Water projects remain Napier’s number one priority for community and Council

The majority of submitters to Napier City Council’s draft Long Term Plan (LTP) for 2021-2031 back the Council’s plans to push on with water supply projects and upgrades now.

Just over three-quarters of submitters supported working on water projects now, which would enable Napier to meet new national drinking water standards within five years and potentially move to a chlorine-free network in the long term.

“Every dollar we invest in three waters infrastructure won’t go to waste. We will be carrying out a significant amount of work to make our drinking water network resilient in the long term with the immediate focus being fixing dirty water issues while ensuring everything we’re doing is moving towards chlorine-free if we and the community eventually decide that is where we want to go,” says Napier Mayor Kirsten Wise.

The eight projects that were part of the consultation for the proposed LTP generated a good community response. There were 710 submissions in total, and more than 60 submitters chose to speak directly to Council, which held its hearing at Pettigrew Green Arena this week.

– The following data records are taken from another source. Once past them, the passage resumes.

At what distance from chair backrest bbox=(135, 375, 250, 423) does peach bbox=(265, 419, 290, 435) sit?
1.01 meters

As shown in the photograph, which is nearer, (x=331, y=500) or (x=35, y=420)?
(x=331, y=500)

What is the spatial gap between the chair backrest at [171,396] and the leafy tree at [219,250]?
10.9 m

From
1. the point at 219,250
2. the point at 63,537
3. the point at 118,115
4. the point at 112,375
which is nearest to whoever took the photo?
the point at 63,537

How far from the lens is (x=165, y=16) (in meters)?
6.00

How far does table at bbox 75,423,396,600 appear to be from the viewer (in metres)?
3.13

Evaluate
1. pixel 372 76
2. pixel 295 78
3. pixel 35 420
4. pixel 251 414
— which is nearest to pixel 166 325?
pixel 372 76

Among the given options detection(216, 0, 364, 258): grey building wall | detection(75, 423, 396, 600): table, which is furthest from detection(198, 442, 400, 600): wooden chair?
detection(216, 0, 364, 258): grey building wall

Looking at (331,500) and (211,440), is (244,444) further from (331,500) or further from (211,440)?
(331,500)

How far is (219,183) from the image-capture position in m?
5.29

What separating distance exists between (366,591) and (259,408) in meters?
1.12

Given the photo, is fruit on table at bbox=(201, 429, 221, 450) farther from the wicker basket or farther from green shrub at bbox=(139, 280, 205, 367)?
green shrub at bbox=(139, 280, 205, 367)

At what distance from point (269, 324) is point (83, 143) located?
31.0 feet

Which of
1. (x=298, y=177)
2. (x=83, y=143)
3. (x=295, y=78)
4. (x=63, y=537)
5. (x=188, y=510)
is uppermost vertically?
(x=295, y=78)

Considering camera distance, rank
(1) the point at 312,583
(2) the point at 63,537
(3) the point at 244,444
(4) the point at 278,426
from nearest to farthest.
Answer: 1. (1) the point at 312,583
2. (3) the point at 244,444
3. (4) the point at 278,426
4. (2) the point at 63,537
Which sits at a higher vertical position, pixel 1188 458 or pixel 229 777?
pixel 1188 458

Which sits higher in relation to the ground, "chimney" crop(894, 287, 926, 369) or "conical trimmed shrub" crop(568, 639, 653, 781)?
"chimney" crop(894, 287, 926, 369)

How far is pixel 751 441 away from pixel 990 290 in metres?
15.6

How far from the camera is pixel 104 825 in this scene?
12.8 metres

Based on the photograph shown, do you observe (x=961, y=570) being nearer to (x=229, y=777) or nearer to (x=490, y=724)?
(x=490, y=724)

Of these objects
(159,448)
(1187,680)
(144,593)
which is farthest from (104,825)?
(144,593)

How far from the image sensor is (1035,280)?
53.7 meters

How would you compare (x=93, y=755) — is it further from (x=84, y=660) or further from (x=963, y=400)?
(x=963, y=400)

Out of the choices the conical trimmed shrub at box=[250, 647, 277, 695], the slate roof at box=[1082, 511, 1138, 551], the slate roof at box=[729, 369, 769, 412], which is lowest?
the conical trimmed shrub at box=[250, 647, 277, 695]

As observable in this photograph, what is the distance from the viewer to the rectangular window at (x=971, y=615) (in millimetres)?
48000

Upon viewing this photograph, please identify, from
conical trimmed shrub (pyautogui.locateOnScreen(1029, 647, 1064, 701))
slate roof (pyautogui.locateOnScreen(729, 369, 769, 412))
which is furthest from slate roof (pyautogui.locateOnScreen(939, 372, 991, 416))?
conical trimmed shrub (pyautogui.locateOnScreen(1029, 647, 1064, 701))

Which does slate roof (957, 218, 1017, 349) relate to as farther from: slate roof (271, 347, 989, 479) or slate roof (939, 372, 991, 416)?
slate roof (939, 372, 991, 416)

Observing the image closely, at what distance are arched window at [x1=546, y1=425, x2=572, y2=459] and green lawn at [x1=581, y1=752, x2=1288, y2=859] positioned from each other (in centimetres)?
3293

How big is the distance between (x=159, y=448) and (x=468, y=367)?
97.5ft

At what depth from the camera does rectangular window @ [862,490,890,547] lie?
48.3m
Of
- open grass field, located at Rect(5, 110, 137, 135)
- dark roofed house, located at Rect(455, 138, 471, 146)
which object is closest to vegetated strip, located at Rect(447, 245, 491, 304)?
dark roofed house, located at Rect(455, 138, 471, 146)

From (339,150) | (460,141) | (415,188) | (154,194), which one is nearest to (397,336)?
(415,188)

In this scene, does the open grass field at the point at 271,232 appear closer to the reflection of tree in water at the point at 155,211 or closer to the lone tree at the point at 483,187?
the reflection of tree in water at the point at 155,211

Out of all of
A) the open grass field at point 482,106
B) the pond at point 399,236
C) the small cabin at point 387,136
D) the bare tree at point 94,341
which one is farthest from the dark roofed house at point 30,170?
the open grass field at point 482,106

The community supported the proposal to look further into street management and safety, including an ambassador programme to complement current community safety initiatives. Continuing to operate the Faraday Centre while Council pondered its future involvement was also supported, as well as funding the community housing shortfall with a loan.

Council is reviewing its long term options for providing affordable housing. Developing the proposed community centre in Maraenui, Te Pihinga received good support from submitters. The Ahuriri Regional Park development and traffic safety plans were also positively received.

“I am heartened by the response from the community, their willingness to express their concerns for the environment, for public safety, and for taking the time to let us know how much they value facilities such as the Faraday Centre. We have plenty of work to do on top of our planned programme of three waters infrastructure upgrades,” said Chief Executive Steph Rotarangi.

During its deliberations, Council also discussed the importance of climate change adaptation.

Following the final audit process, the final Long Term Plan will come back before Council on June 30 to be adopted.

The recommendations from the Rates Remission, Revenue and Financing, Rating, and Financial Contributions Policies hearing held last week will also be brought back to Council on 30 June.